August Wilson
Completing the Twentieth-Century Cycle
Ten plays. Ten decades. This is August Wilson’s legacy. Wilson, winner of two Pulitzer Prizes, is considered the greatest American playwright of the last half of the twentieth century. In August Wilson: Completing the Twentieth-Century Cycle, editor Alan Nadel has brought together a series of essays which recognize Wilson’s cycle of ten plays as a structural and thematic unit. This collection also invites those familiar or soon to be familiar with Wilson’s work to visit and revisit the plays in the century cycle.

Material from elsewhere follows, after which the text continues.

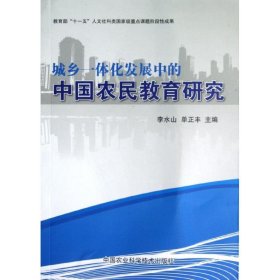 全新正版城乡一体化发展中的中国农民教育研究9787511609557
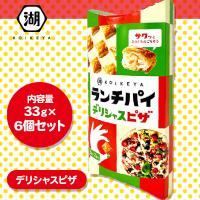 【デリシャスピザ】ランチパイ【賞味期限：2024/12/30】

The fourteen essays in this volume focus on pivotal plays to reveal how themes, references, issues, and characters are woven throughout the cycle. Nadel introduces this idea of unity in the opening essay, “Beginning Again, Again: Business in the Street in Jitney and Gem of the Ocean.” The remaining essays are arranged so that the discussion developed in one works with the ideas in others. This happens quite effectively in the essays by Stephen C. Tracy, Donald E. Pease, and Soyica Diggs Colbert which focus on Seven Guitars and King Hedley II since these plays were conceived as a unit by Wilson. However, this arrangement also works when essays connect thematically. The essays by Sandra B. Shannon, Vivian Gist Spencer and Yvonne Chambers, and Barbara Lewis deal with two non-sequential plays. By focusing on Aunt Ester, these essays deepen our understanding of her central importance in all of the plays.
While students of theater, those interested in works by African American authors, and other fans of Wilson will be rewarded by reading any of these essays, they will gain the greatest pleasure from reading all the essays in sequence. For example, the full impact of the closing essays depends on the reader’s experience with the whole collection, and the final three essays in the collection are enriched by the reader’s new understanding of the Lazarus complex, the central importance of Aunt Ester, and Wilson’s definition of community and responsibility.
Alan Nadel is a professor of literature and film at the University of Kentucky and has written about Ralph Ellison, film, and television. He also edited May All Your Fences Have Gates which has been described as “the first comprehensive examination of the work of…August Wilson.” Nadel’s work as a scholar and editor is a significant contribution to scholarship on August Wilson.